Asia has no shortage of challenges as it heads into 2019. The region must react to an ever deepening US-China rivalry, and learn to adjust to new technologies and social pressures. It also faces four crucial elections, and two long-standing security threats.
Here are nine issues and news events to watch in the year to come.
1. FOUR ELECTIONS: First, Thailand holds a general election on Feb 24, marking the first time the ruling junta will face voters since seizing power in a military coup in 2014. Prayuth Chan-ocha, the former general and current prime minister, is leading most polls ahead of Sudarat Keyuraphan, a close ally of deposed leader Thaksin Shinawatra. Concern is mounting over a repeat of the street clashes that marred the 2014 vote.
On April 17, Indonesia’s presidential election is a rematch between President Joko Widodo and rival Prabowo Subianto. Jokowi is ahead in the polls, and his running mate Ma’ruf Amin, a Muslim cleric, has boosted his religious credentials. Expect religion and the falling rupiah to be key factors as this race heats up.

# [PROMPT 1]
Translate this sentence from the article on Asia in 2019 into Spanish: "Here are nine issues and news events to watch in the year to come."
# [PROMPT 2]
Carry on the article on Asia in 2019 from its last sentence.

# [GIVEN DATA]
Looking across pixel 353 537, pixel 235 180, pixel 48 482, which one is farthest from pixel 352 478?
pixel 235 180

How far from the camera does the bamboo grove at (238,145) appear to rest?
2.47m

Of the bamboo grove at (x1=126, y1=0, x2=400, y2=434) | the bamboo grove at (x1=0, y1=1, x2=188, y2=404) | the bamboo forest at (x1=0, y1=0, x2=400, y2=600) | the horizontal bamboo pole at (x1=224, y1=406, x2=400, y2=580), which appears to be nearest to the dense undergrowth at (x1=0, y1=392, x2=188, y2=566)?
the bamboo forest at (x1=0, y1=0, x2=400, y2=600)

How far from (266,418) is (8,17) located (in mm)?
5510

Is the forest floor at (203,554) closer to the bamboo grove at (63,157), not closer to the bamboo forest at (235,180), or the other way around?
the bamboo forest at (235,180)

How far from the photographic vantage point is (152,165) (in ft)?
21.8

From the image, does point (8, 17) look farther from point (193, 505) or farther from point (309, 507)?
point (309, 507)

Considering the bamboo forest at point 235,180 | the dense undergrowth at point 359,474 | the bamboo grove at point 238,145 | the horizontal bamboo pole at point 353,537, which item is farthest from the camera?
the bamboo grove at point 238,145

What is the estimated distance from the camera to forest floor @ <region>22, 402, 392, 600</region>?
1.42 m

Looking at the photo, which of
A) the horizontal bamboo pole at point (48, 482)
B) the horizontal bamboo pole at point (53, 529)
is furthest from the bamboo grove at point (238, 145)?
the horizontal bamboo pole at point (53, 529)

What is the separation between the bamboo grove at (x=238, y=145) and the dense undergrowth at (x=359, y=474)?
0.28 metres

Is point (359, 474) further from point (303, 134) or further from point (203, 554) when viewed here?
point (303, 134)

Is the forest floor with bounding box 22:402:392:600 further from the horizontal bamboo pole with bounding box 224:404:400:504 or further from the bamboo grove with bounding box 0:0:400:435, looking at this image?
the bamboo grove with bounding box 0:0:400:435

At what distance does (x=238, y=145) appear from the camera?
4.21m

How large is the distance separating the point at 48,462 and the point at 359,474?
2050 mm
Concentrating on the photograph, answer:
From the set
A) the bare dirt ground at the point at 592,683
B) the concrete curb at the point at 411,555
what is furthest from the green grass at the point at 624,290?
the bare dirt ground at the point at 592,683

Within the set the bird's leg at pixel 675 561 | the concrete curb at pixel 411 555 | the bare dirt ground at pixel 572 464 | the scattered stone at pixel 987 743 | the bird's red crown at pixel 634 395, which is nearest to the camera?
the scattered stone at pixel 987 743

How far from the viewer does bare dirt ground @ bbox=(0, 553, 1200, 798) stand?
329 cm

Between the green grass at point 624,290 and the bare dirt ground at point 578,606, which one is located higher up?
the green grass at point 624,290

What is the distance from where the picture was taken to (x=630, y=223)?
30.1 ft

# [FINAL ANSWER 1]
Estos son nueve asuntos y acontecimientos a seguir en el año que viene.

# [FINAL ANSWER 2]
India will hold a general election that must be completed by mid-May. The Bharatiya Janata Party of Prime Minister Narendra Modi’s has been stung by recent losses, and Modi has done little to improve India’s relations with either China or Pakistan. Watch for a resurgent Congress Party led by Rahul Gandhi – a political scion from a long line of Indian prime ministers.
Finally, Australia will hold a federal election by May 18 to begin selecting a new parliament. Many expect the vote to be another blow to the Liberal Party, which has been hurt by infighting and suffered sharp losses in recent by-elections.
DATE TO WATCH: May 13, the general election in the Philippines to choose half the 24-seat Senate, the entire House of Representatives and 18,000 local positions. This midterm poll will be a powerful sign of what Filipinos think about the PDP – Laban party and its leader, President Rodrigo Duterte.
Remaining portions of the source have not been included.